Your instructions — Can you turn the items between the lines holding "Eine Hand unter" and "Person cleaning window on ladder", inclusive, into a Markdown table with the columns Row and Line, skipping blank lines and leaving the pictures out?

Records provided —
====

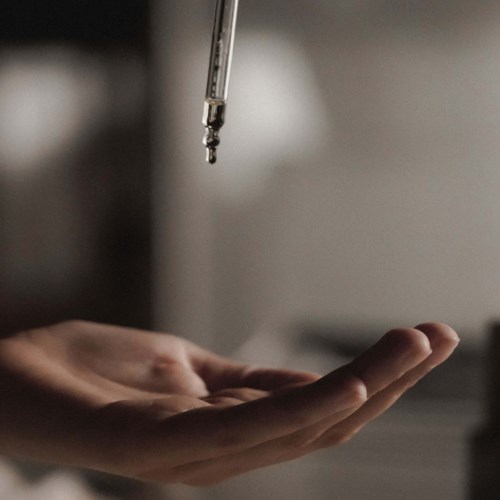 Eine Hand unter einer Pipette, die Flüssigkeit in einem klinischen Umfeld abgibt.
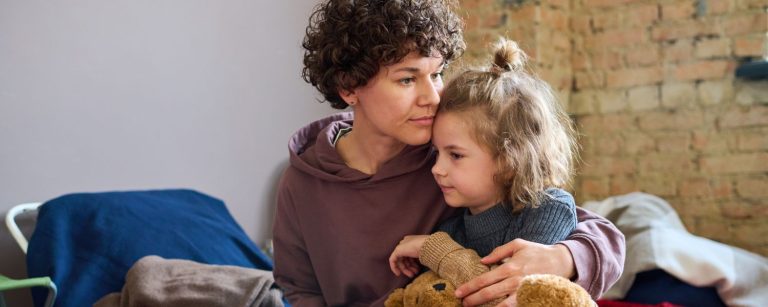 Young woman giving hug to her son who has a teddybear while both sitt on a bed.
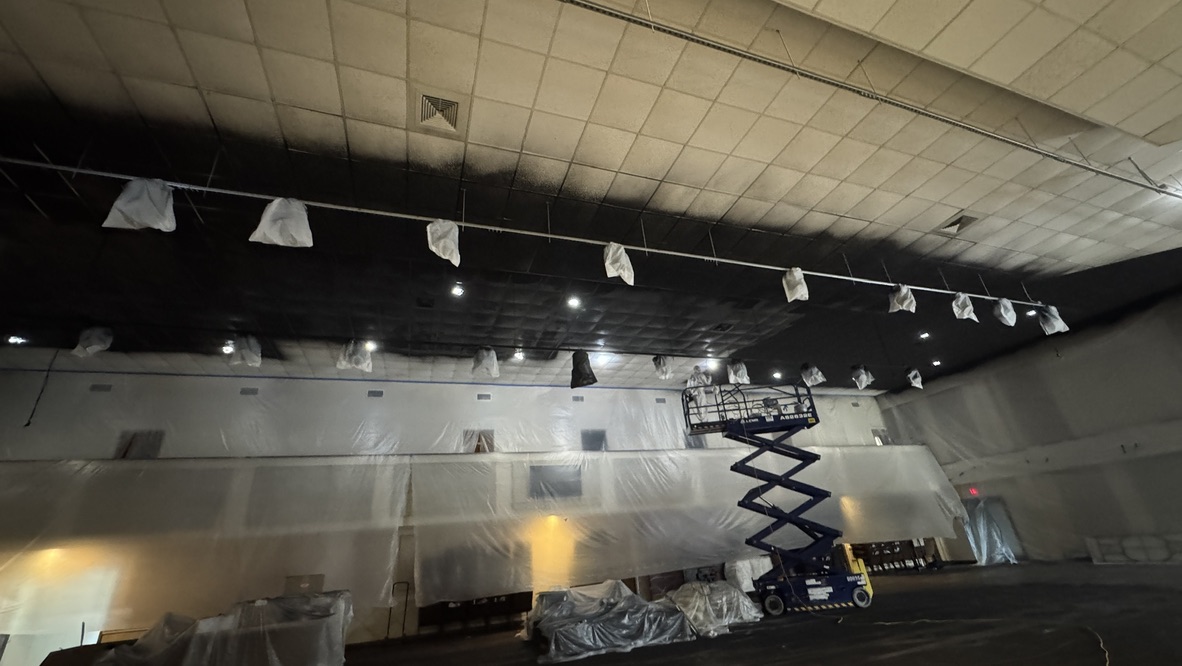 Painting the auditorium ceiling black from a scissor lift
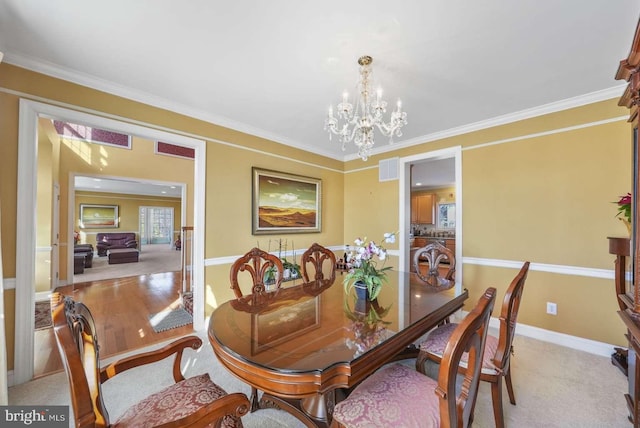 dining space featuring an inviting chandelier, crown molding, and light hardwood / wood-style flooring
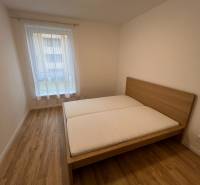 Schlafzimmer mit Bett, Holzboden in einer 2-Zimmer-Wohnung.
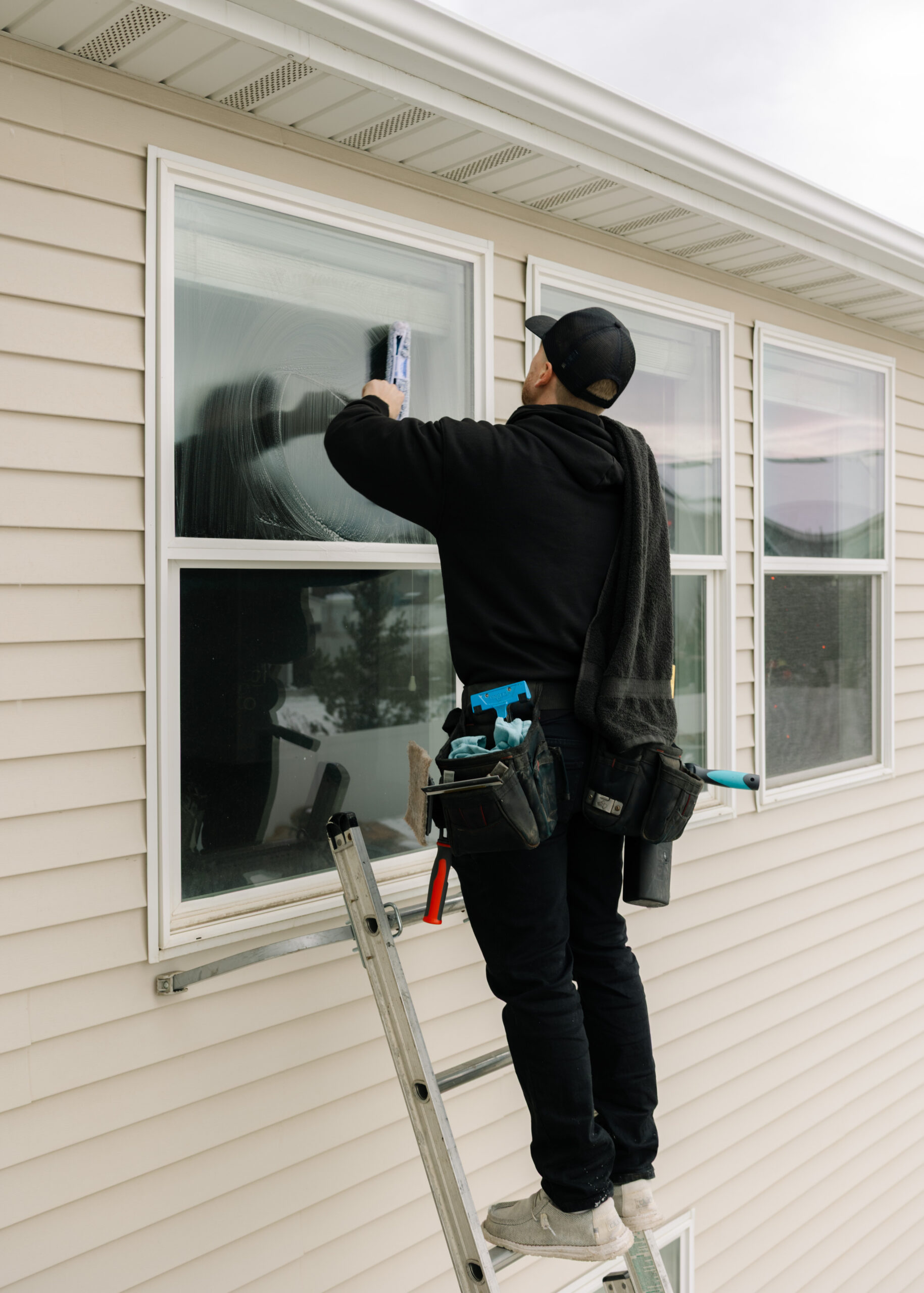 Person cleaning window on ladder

====

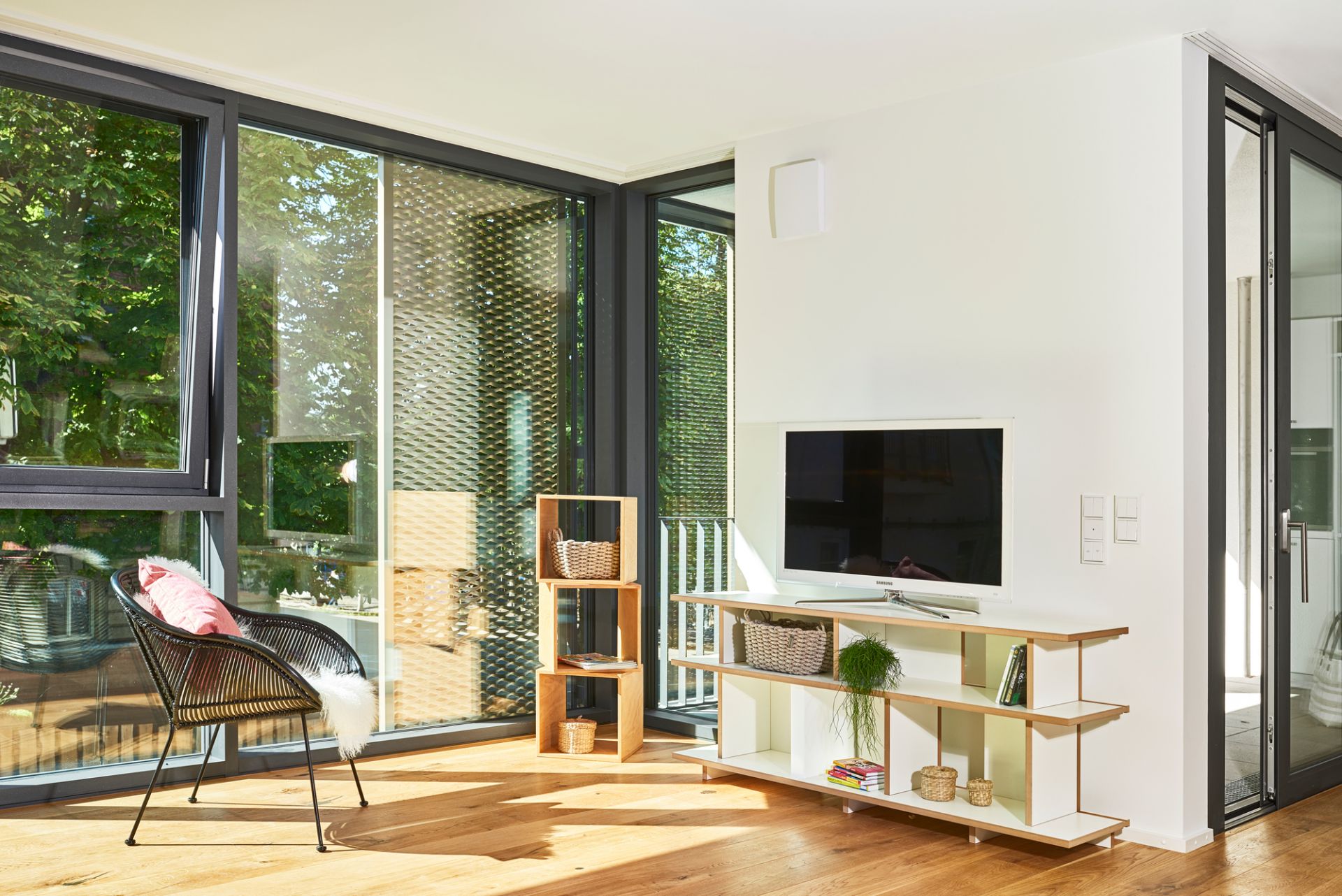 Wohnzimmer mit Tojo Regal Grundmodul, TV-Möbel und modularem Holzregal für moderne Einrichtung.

====

Answer to the exercise —
| Row | Line |
|---|---|
| 1 |  Eine Hand unter einer Pipette, die Flüssigkeit in einem klinischen Umfeld abgibt. |
| 2 |  Young woman giving hug to her son who has a teddybear while both sitt on a bed. |
| 3 |  Painting the auditorium ceiling black from a scissor lift |
| 4 |  dining space featuring an inviting chandelier, crown molding, and light hardwood / wood-style flooring |
| 5 |  Schlafzimmer mit Bett, Holzboden in einer 2-Zimmer-Wohnung. |
| 6 |  Person cleaning window on ladder |